Edit the data from the line with "slots for real cash" to the line with "30-6x^2=2x^2+4x+6" by replacing "Coffee Cup" with "Travel Mug" and keeping everything else the same. Leave out the pictures.

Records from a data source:
^^^^^^^^
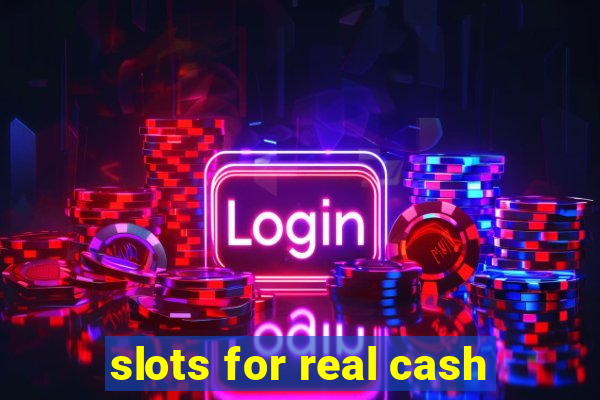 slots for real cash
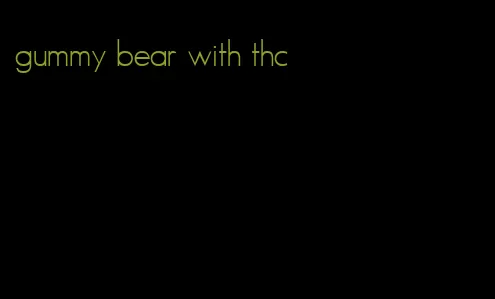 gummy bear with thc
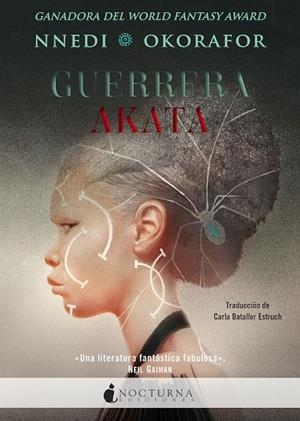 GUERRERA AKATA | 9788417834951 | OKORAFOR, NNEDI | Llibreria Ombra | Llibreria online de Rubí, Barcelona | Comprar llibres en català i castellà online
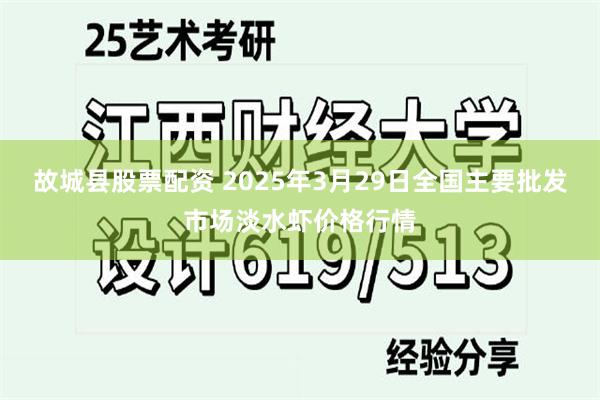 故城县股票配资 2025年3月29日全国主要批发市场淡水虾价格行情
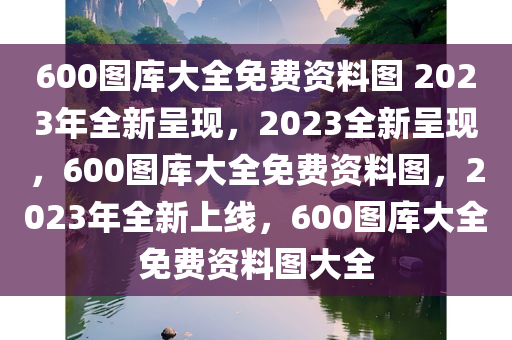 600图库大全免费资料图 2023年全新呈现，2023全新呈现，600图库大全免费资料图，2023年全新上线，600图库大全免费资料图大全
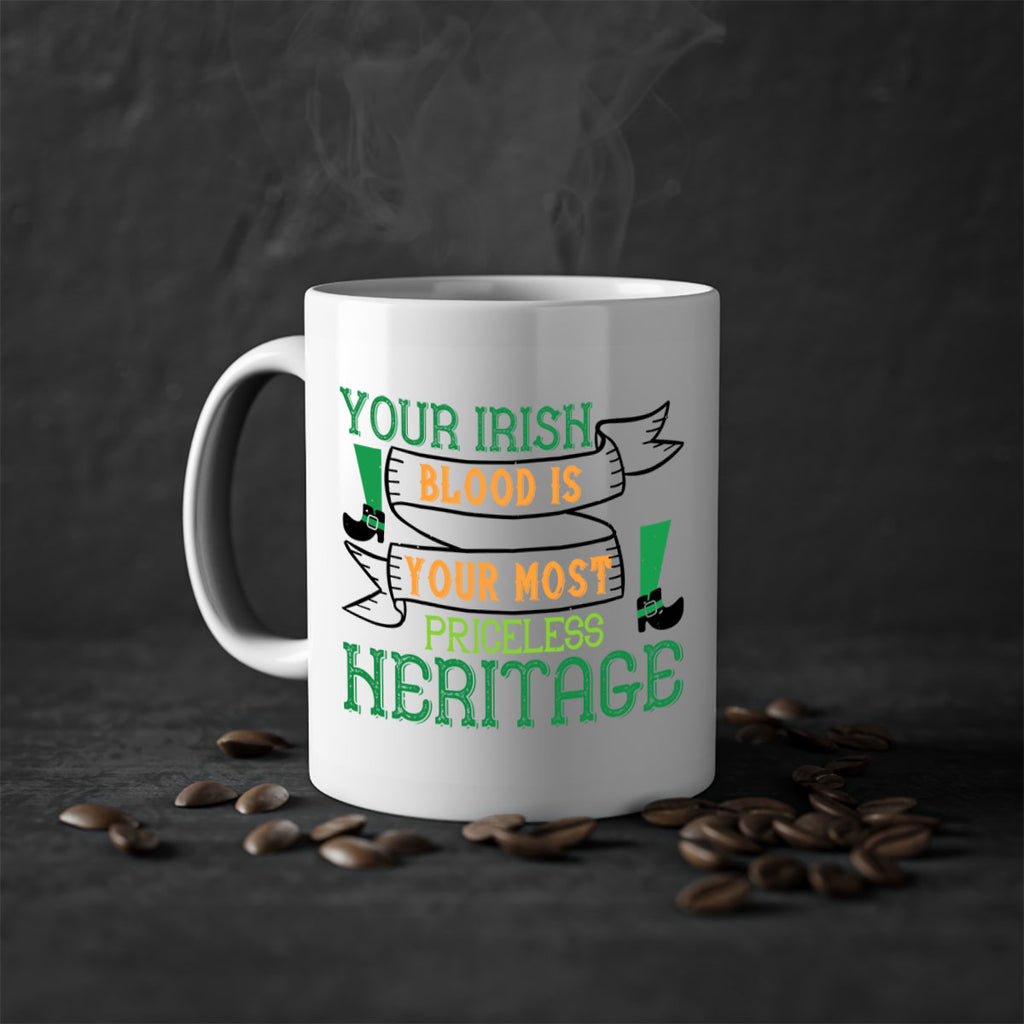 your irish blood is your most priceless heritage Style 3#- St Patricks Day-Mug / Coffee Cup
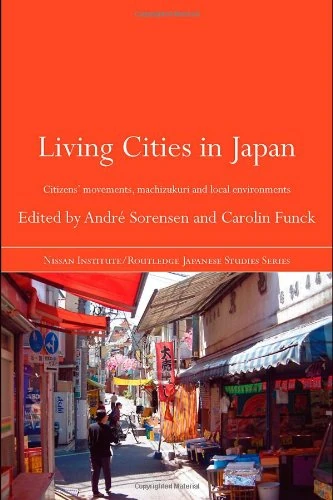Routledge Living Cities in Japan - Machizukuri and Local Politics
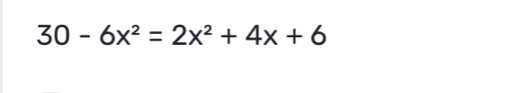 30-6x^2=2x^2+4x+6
^^^^^^^^
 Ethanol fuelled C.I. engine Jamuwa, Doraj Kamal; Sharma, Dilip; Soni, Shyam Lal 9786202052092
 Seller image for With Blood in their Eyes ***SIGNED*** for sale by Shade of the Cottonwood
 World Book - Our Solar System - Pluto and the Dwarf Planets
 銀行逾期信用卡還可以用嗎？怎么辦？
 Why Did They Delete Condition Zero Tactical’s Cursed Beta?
^^^^^^^^
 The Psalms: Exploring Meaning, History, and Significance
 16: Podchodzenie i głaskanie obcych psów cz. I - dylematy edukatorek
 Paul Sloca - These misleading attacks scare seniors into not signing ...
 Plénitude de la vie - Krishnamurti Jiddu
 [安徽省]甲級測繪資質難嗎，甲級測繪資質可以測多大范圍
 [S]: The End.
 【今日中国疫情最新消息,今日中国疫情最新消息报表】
^^^^^^^^
EXPECTED OUTPUT>
 slots for real cash
 gummy bear with thc
 GUERRERA AKATA | 9788417834951 | OKORAFOR, NNEDI | Llibreria Ombra | Llibreria online de Rubí, Barcelona | Comprar llibres en català i castellà online
 故城县股票配资 2025年3月29日全国主要批发市场淡水虾价格行情
 600图库大全免费资料图 2023年全新呈现，2023全新呈现，600图库大全免费资料图，2023年全新上线，600图库大全免费资料图大全
 your irish blood is your most priceless heritage Style 3#- St Patricks Day-Mug / Travel Mug
Routledge Living Cities in Japan - Machizukuri and Local Politics
 30-6x^2=2x^2+4x+6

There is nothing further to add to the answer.